I’ve been listening to The Flaming Lips since Yoshimi Battles the Pink Robots, and have delved into the back catalogue as far as Transmissions from the Satellite Heart. I ordered the special furry double-album edition of Embryonic, which is pretty cool.
This album is quite a departure from the last few Flaming Lips releases, which were developing in a very electronic pop vein. Embryonic is a double-album, at least in the vinyl tradition, and as such is somewhat sprawling and slightly cumbersome.
Yet, it has a vital spark of energy, a weird vein of bright white electricity that runs through the record and keeps things interesting. This is probably the most overtly psychedelic of their career, and more than that, it’s probably also their darkest. The sound is hyper-compressed, fuzzed-up, buzzing, gritty, in-your-face, lo-fi energy, on a scale never before utilised by this band. Drums bang and crash, the bass grinds menacingly, guitars bleep and spit, dark clusters of electric piano clang and hum, and various electronics cut like electric sparks through the teeth.

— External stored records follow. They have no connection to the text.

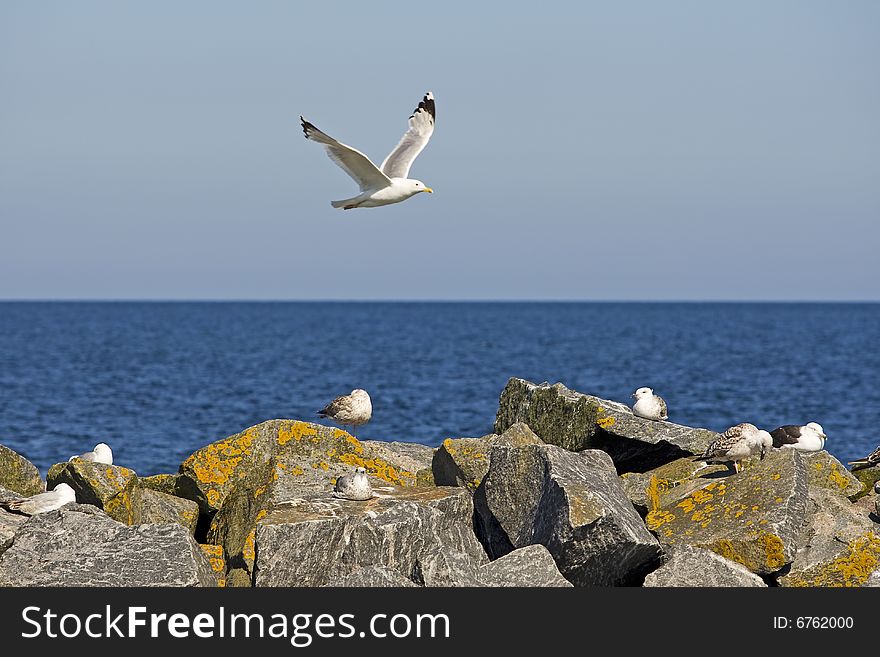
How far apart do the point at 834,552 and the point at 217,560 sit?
17.4ft

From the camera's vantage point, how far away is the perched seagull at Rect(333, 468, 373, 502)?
1041 centimetres

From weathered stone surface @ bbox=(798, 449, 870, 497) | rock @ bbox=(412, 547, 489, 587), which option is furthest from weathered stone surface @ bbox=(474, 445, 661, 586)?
weathered stone surface @ bbox=(798, 449, 870, 497)

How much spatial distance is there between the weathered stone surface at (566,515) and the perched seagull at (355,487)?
1.04 meters

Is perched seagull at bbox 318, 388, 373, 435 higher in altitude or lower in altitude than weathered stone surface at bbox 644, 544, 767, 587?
higher

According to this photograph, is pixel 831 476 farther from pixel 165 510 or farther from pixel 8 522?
pixel 8 522

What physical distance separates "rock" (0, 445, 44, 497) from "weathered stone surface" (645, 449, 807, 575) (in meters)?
6.85

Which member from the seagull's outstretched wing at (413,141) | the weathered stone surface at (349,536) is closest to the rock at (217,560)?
the weathered stone surface at (349,536)

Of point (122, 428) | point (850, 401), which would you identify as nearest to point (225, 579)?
point (122, 428)

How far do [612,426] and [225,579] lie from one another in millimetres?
4323

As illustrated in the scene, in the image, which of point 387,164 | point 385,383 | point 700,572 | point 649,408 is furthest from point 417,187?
point 385,383

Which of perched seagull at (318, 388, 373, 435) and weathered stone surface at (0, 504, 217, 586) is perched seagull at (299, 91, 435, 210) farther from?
weathered stone surface at (0, 504, 217, 586)

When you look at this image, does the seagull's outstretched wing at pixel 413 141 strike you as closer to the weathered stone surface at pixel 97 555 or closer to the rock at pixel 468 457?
the rock at pixel 468 457

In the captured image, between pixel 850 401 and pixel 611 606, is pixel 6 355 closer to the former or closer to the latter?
pixel 850 401

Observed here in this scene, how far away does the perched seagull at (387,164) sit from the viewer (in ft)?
49.0
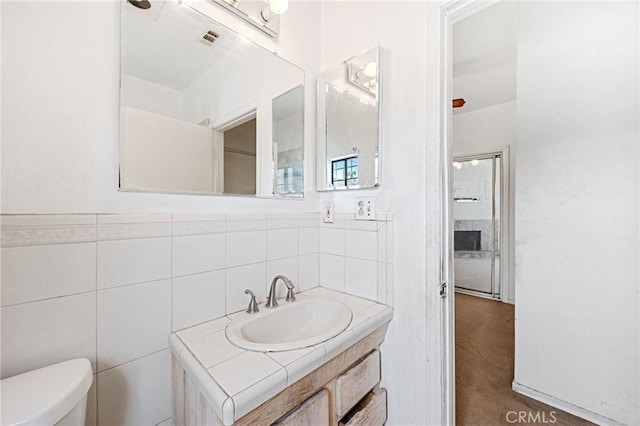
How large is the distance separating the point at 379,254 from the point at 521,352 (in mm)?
1316

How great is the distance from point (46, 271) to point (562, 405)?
2577mm

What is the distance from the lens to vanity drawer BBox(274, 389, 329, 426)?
2.62 ft

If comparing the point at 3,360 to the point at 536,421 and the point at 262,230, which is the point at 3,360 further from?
the point at 536,421

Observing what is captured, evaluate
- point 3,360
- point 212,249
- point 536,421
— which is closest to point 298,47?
point 212,249

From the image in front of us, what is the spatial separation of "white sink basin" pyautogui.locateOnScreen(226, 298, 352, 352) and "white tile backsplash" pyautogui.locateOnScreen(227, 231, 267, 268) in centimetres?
23

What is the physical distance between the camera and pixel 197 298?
105cm

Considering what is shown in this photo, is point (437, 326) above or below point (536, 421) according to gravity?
above

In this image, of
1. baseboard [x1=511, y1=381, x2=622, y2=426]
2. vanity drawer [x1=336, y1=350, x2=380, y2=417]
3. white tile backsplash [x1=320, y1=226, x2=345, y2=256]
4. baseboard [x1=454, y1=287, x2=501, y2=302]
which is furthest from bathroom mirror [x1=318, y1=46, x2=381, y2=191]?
baseboard [x1=454, y1=287, x2=501, y2=302]

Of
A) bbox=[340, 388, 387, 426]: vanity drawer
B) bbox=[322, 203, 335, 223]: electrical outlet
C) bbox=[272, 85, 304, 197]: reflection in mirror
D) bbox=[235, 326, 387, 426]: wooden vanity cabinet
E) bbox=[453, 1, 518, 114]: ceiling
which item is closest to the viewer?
bbox=[235, 326, 387, 426]: wooden vanity cabinet

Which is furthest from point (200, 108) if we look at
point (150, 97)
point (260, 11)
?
point (260, 11)

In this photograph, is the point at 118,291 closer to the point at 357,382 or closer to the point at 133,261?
the point at 133,261

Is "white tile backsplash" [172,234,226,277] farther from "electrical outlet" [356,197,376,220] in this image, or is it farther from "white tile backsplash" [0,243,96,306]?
"electrical outlet" [356,197,376,220]

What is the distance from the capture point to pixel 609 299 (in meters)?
1.42

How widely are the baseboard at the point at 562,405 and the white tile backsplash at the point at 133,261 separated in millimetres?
2206
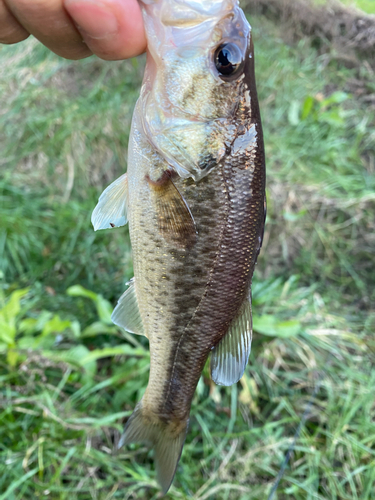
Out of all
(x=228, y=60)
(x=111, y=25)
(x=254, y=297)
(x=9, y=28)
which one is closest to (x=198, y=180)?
(x=228, y=60)

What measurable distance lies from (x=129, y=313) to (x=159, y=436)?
0.54 m

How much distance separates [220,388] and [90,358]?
95cm

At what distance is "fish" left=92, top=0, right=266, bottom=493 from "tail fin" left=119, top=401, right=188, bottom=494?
1.15 ft

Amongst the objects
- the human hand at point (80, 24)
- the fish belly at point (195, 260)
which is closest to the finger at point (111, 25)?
the human hand at point (80, 24)

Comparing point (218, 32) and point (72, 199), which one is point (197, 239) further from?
point (72, 199)

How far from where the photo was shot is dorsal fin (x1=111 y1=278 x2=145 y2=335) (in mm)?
1282

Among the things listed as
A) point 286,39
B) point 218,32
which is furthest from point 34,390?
point 286,39

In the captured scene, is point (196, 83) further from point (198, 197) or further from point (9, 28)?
point (9, 28)

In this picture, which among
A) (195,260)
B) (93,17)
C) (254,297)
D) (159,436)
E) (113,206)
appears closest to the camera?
(93,17)

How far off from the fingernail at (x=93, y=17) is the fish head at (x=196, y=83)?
124 millimetres

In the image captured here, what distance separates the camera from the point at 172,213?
1080mm

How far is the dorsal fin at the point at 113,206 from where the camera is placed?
120 centimetres

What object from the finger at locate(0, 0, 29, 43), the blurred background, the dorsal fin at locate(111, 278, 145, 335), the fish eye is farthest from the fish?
the blurred background

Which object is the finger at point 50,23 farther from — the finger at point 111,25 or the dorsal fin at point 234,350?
the dorsal fin at point 234,350
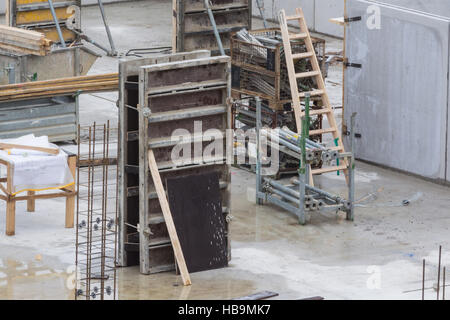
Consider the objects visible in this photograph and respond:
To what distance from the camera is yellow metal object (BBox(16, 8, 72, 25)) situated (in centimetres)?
2324

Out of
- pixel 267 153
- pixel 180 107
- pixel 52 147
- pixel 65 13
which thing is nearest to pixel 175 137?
pixel 180 107

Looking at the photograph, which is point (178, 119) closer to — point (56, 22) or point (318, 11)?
point (56, 22)

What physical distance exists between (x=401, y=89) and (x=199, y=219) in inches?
244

Highlights include opener Convinced of the Hex, See the Leaves, Evil, Worm Mountain… It’s very samey in tone, with most tracks following the same basic outline and instrumentation, but the overall vibe is so vibrant and warm and energetic that it carries nicely even without the variance of earlier releases. Plus, it aids the feeling that this album is really an album, and not just a collection of songs – a feeling that was lacking on At War With the Mystics.
Where this album varies is in the songs themselves, which go from plaintive and calm to vitriolic. It’s all shades of the same colour though, and that colour is a very saturated orange.
Overall, very much recommended. It’s very gratifying that a band this far into their careers can still pull off a release this edgy and… How shall I put this… If you like The Flaming Lips because of their catchy pop songs, this album might be a bit too raw for your liking. For the rest of us, it’s a great left-turn that reminds us this band are still vital and alive.